Disclaimer: I own neither Harry Potter nor The Dresden Files.

Of Wands and Staves

Chapter Nineteen-

Getting Sirius exonerated turned out to be far more simple than John had anticipated. One would assume that getting an untried convict declared innocent would take months, perhaps even years, but the opposite was true. The American wizarding community rallied behind Sirius, seeing him as a sympathetic hero that deserved their protection rather than deportation. With the support of the American Ministry (which John hadn't even known existed until they'd shown up at his doorstep), as well as John's support as a Signatory, the British Ministry had little choice but to actually allow Sirius onto British soil for a proper trial.

Sirius returned to British soil August 18th, where he was taken into Auror custody. He was held for less than three hours before his trial, where he stood before the Wizengamot and testified under the influence of Veritaserum. His testimony was corroborated by the body of Peter Pettigrew and by Professor Severus Snape, who apparently had been there to hear Pettigrew confess to the murder. He was declared innocent of all charges that same day, pardoned for any crimes he may have committed while on the run from Azkaban, and offered a large sum of money as compensation for the false imprisonment.

Sirius turned down all monetary compensation and instead requested a set of five tickets to the Quidditch World Cup instead.
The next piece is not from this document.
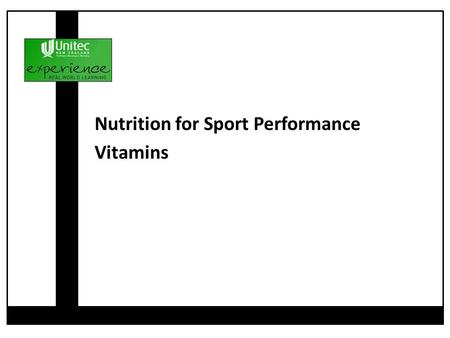 Nutrition for Sport Performance Vitamins. Vitamin Supplements Vitamin B Vitamin A & C Vitamin D & E Calcuim Bone Density Calcium in Common Foods Where.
The sporting event was... an experience, and one that John wasn't sure he wanted to repeat. He enjoyed getting to know his son's Professor from last year, though he was unamused when Harry apologized for shooting the man. Apparently he'd been a werewolf. And, now both he and Harry understood just how dangerous Quidditch was and could worry even more when Harry talked about it in his letters home. Not that Harry worried. Harry thought it looked like fun, and John forbade him trying it.

His son was already unhealthily obsessed with the game. He really didn't need his lover suffering from the same affliction.
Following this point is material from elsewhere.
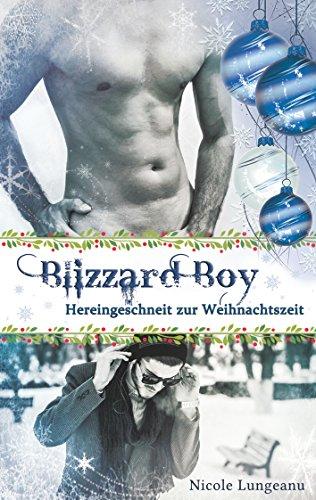 Blizzard Boy: Hereingeschneit zur Weihnachtszeit (Boys of NYC)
They went home the night of the match, despite the fact that the Weasleys invited them to share their tent. That turned out to be a good thing, considering that there was some kind of attack in the middle of the night.

And then it was time for Harry to head back to school. As always, John didn't want him to go. He pointed out that his teacher had tried to kill him yet again, which made them three for three when it came to some form of assault from professors at the school. Harry had caved and told them all about Lockhart during their discussion of the mishap with Professor Lupin. But Harry still wanted to go, and Harry also knew that neither John nor Harry could stop him from going. And so, feeling like something was bound to go wrong again this year, John and Harry sent him off once more.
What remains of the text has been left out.